The catchment area for the Archer River is 13820 km2. During the wet season between November and April, the river floods, replenishing over a million hectares of wetlands. The Coen River is a tributary of the Archer River.

The river remains in a natural state with very little development and just one small dam that supplies water for the town of Coen. On 3 April 2009, Queensland Premier Anna Bligh announced the Archer River would be included under the Wild Rivers Act, 2005 (Qld). The declaration means the river's fragile ecosystems will be protected by allowing only sustainable activities within its catchment.

The river has an average discharge of 7010 GL per annum.

==Flora and fauna==
Much of the river is bordered by fig-dominated gallery rainforests, which provide habitat for animals such as the white-tailed rat, spotted cuscus and palm cockatoo. Toothless catfish are found in the river.

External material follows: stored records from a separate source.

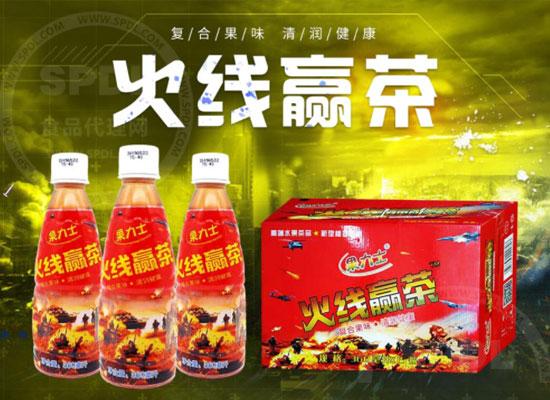 火線贏茶植物飲料,夏日健康飲料的好選擇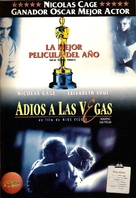 Leaving Las Vegas - Argentinian VHS movie cover (xs thumbnail)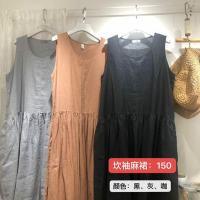 中间带线无袖裙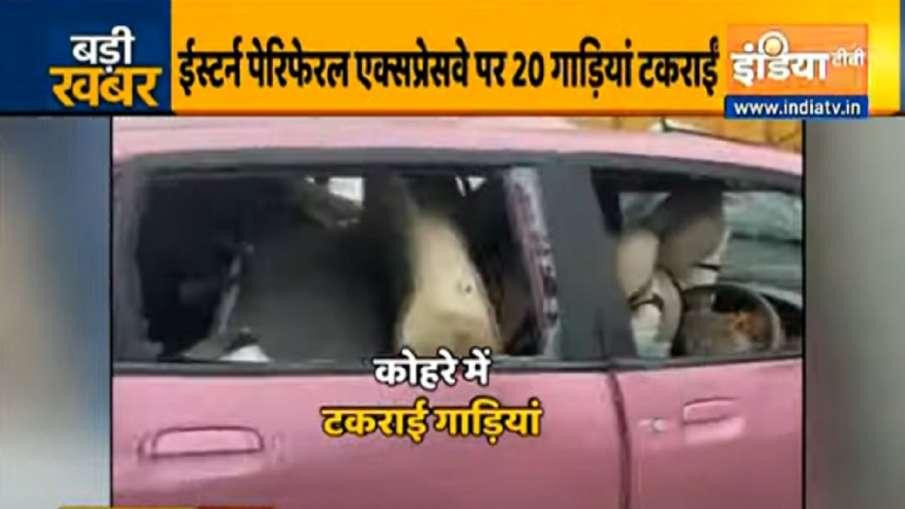यूपी में कोहरे का कहर,...- India TV Hindi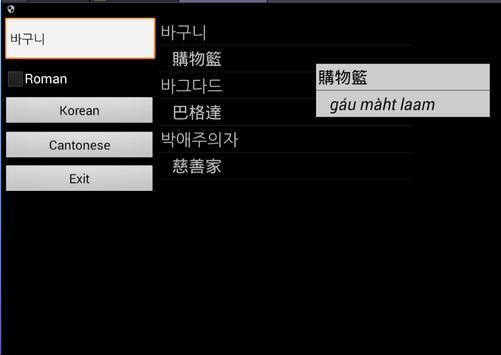 Cantonese Korean Dictionary poster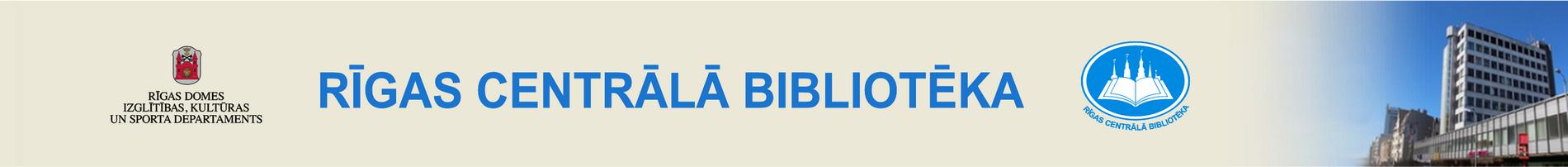 Rīgas Centrālā Bibliotēka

A total of 45 species of fish have been found in the river, including the glassfish, barred grunter, silver cobbler, fly-specked hardyhead, mouth almighty, goby, barramundi, oxeye herring, eastern rainbowfish, bony bream, gulf saratoga, giant gudgeon, freshwater longtom and seven-spot archerfish.

==History==
The traditional owners of the area are the Wik, Kaantju and Wikampama peoples.

The river was named in 1865 by Francis Lascelles Jardine and Alexander Jardine during an expedition through the area. They named the river after the Archer brothers of Gracemere in Rockhampton. The river had probably been named Dubbelde Ree by Willem Jansz in 1606 and later named Coen River by Jan Carstensz in 1623 and then named Peach River by Robert Logan Jack in 1879.